Texte proposé —
________
Japan Expo 2022 : Yûji KAIDA et les kaijū
Le monde du tokusatsu, les séries et films à effets spéciaux japonais, est vaste. Au-delà des grands réalisateurs, Ishirô HONDA et son Godzilla, des maîtres des effets spéciaux, Eiji TSUBURAYA et Godzilla encore mais aussi Ultraman, et des concepteurs, Shôtarô ISHINOMORI roi du manga mais aussi seigneur du tokusatsu et le motard héros Kamen Rider, gravitent une variété d’artisans et d’artistes talentueux qui, bien que leur noms se soient imposés au Japon, demandent encore à être découverts par le public français. Japan Expo 2022 nous a fait le plaisir d’inviter l’un d’eux : le célèbre illustrateur Yûji KAIDA que Journal du Japon a eu la chance de rencontrer.
________
Données enregistrées —
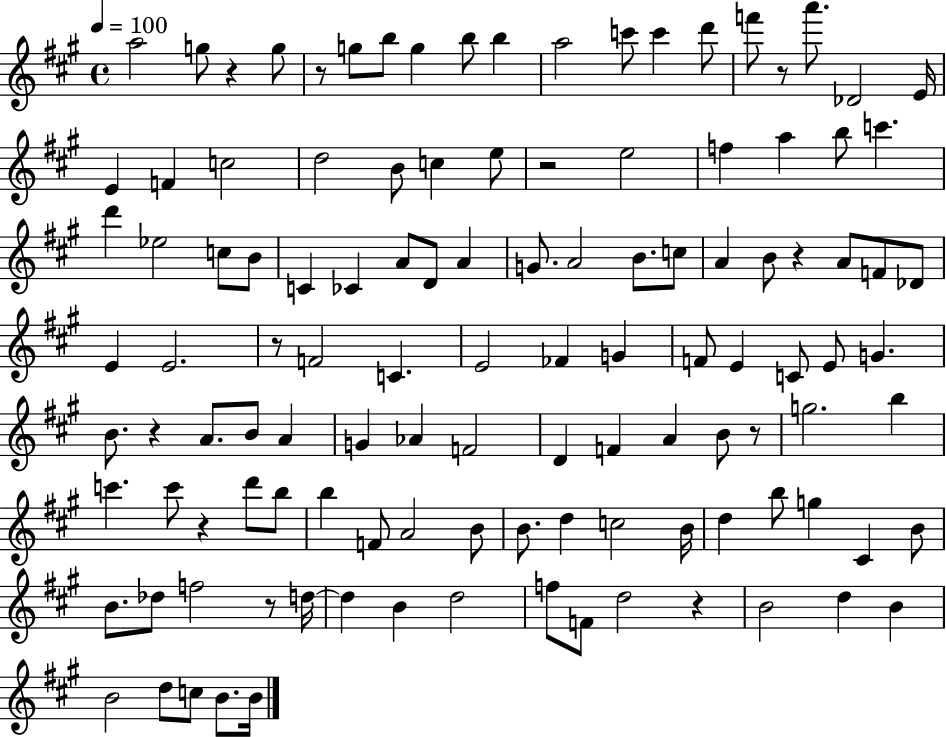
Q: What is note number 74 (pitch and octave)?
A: D6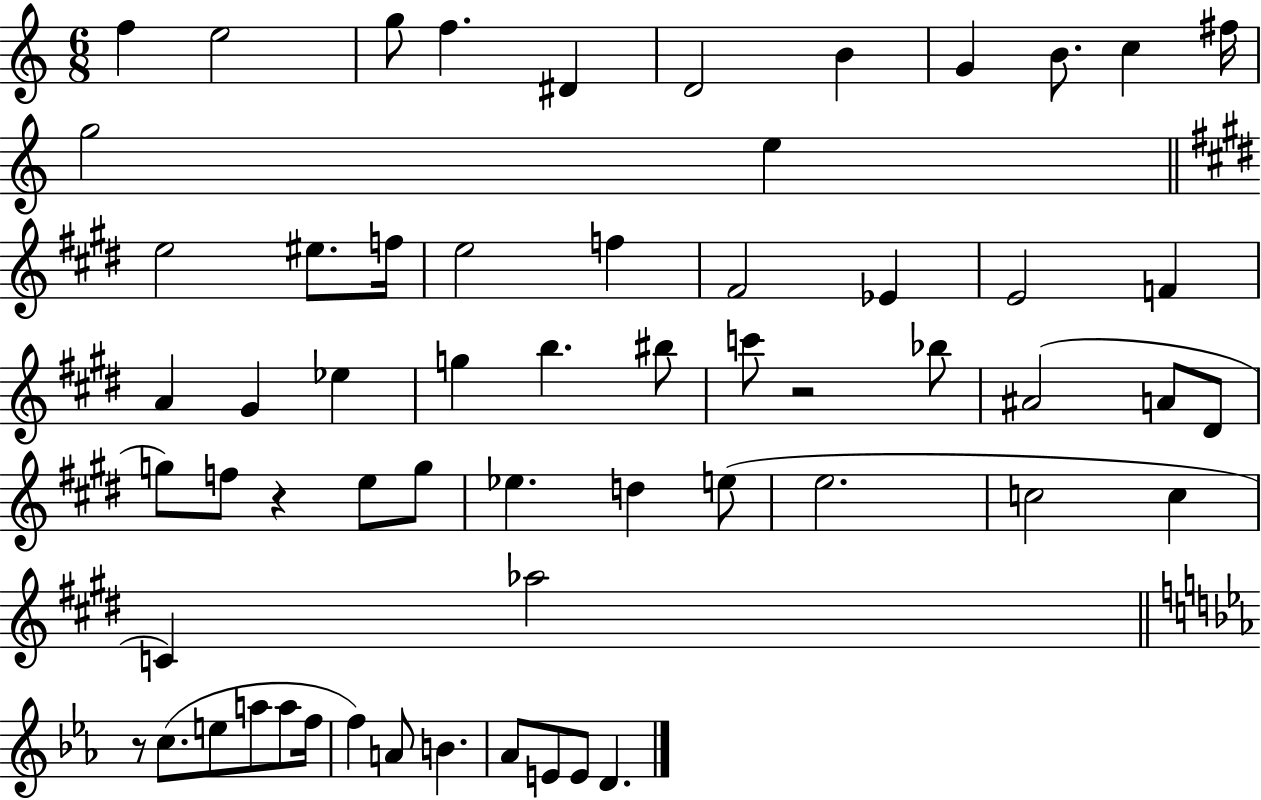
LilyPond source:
________
À faire —
**A.** D'après le texte proposé, qui Japan Expo 2022 a-t-elle invité ?
**B.** Recopiez le passage du texte proposé qui s'ouvre sur les mots contenant "Japan Expo 2022 : Yûji" et se ferme sur "chance de rencontrer.".

Corrigé de l'exercice —
**A.** Le célèbre illustrateur Yûji KAIDA.

**B.**
Japan Expo 2022 : Yûji KAIDA et les kaijū
Le monde du tokusatsu, les séries et films à effets spéciaux japonais, est vaste. Au-delà des grands réalisateurs, Ishirô HONDA et son Godzilla, des maîtres des effets spéciaux, Eiji TSUBURAYA et Godzilla encore mais aussi Ultraman, et des concepteurs, Shôtarô ISHINOMORI roi du manga mais aussi seigneur du tokusatsu et le motard héros Kamen Rider, gravitent une variété d’artisans et d’artistes talentueux qui, bien que leur noms se soient imposés au Japon, demandent encore à être découverts par le public français. Japan Expo 2022 nous a fait le plaisir d’inviter l’un d’eux : le célèbre illustrateur Yûji KAIDA que Journal du Japon a eu la chance de rencontrer.